As the trade union leadership does its best to drag us back into a new round of ‘social partnership’, Gregor Kerr – an activist in the Irish National Teachers Organisation – compares the best and worst of recent developments in the trade unions and poses a challenge – Can we save the movement by ridding it of the stultifying bureaucracy that seems set to strangle the life out of it?
The Twisted Road to Partnership: Can the trade union movement be saved from the bureaucracy?
The past number of months have witnessed the best and the worst of the trade union movement and its leadership. On the one hand, the presence of 5 trade unions – Unite, Mandate, CPSU, CWU and OPATSI – in the leadership of the Right2Water Campaign has certainly contributed to its being able to mobilise some of the biggest street mobilisations in the history of the state. But on the other hand the paucity of ambition and their perspective on how change in society is brought about, sees those unions and their leaderships doing their best to drag what has been largely a community-led campaign down the well-trodden and unlikely-to-succeed electoral path.
Instead of recognising that the only way in which the successful abolition of water charges can be guaranteed is through a mass refusal to pay, the R2W leadership is pinning its ambitions on putting together a “coalition of candidates” who will be asked to sign up to a list of “alternative” national policies. This document or manifesto will be agreed at a closed meeting in early May and “a public statement will be made asking any candidate or sitting TD from any party who opposes water charges to agree to fight for the policies if they win a Dáil seat”.
Even in the bid to pin the campaign’s hopes on electoral gain, however, the foolishness of depending on electoral gains to bring about change is acknowledged, with Brendan Ogle, Unite official and R2W spokesperson, agreeing in the same interview that the campaign will have no way of ensuring politicians will implement the policies after an election. “If we can find the secret to making politicians do what they say they will, we’ll share it”, he is quoted as saying.
But of course there is really nothing secret or mysterious about making politicians do what they say they will. It’s called using our collective muscle. It’s called standing together and imposing our will on those who would govern us. It’s about using the very basis on which the trade union movement was founded – strength in unity and mutual solidarity.
It’s not that surprising that the union officials at the helm of R2W don’t appear to realise where our strength lies. For an entire lifetime, these basic principles of trade unionism have been forgotten and fallen into disrepair. Instead of a movement based on the strength of the picket line, the trade union movement in Ireland has effectively become a policeman for the state. Decades of so-called ‘social partnership’ have left us with a layer of trade union leaders many of whom see their role as being to compromise, to find common ground, to negotiate between workers and their bosses. The idea that they as leaders of a movement are actually supposed to represent their members and are supposed to use the full might of our movement and our muscle to impose the will of our members on government or on employers has been lost.
In the Greyhound dispute last summer, for example, the workers were effectively abandoned on the picket line by their trade union leadership (notwithstanding some sterling work by the union organisers most directly involved). In the face of High Court injunctions and the threats inherent in the 1990 Industrial Relations Act, the senior SIPTU leadership proved itself to be craven and spineless. Locked out workers were told that they had no option but to mount ‘legal’ pickets which effectively left them helplessly standing by the gates waving their placards at scab-operated trucks as they drove past them for 10 weeks. It was only when the workers themselves and their supporters basically bypassed the official union position and mounted effective blockades of the plant that some movement was achieved.

§ §

• [SET PROBLEM 1] Say whether each statement agrees with the trade union article. Answer yes or no and quote the deciding words of the article exactly. (a) Five trade unions are in the leadership of the Right2Water Campaign. (b) The campaign's manifesto is to be agreed at a public meeting. (c) In the Greyhound dispute, some movement came only after workers and their supporters bypassed the official union position.
• [SET PROBLEM 2] Please quote the trade union article word for word from "As the trade" to "from the bureaucracy?".

• [RECORDS SUPPLIED]
§ §

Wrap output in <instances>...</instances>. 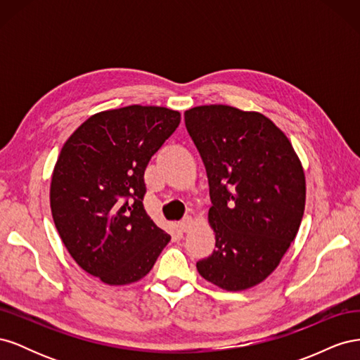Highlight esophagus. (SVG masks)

§ §

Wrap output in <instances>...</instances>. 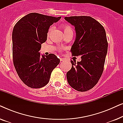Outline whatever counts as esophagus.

§ §

• [FINISHED ANSWER 1]
(a) Yes: "the presence of 5 trade unions – Unite, Mandate, CPSU, CWU and OPATSI – in the leadership of the Right2Water Campaign"
(b) No: "This document or manifesto will be agreed at a closed meeting in early May"
(c) Yes: "It was only when the workers themselves and their supporters basically bypassed the official union position and mounted effective blockades of the plant that some movement was achieved."

• [FINISHED ANSWER 2]
As the trade union leadership does its best to drag us back into a new round of ‘social partnership’, Gregor Kerr – an activist in the Irish National Teachers Organisation – compares the best and worst of recent developments in the trade unions and poses a challenge – Can we save the movement by ridding it of the stultifying bureaucracy that seems set to strangle the life out of it?
The Twisted Road to Partnership: Can the trade union movement be saved from the bureaucracy?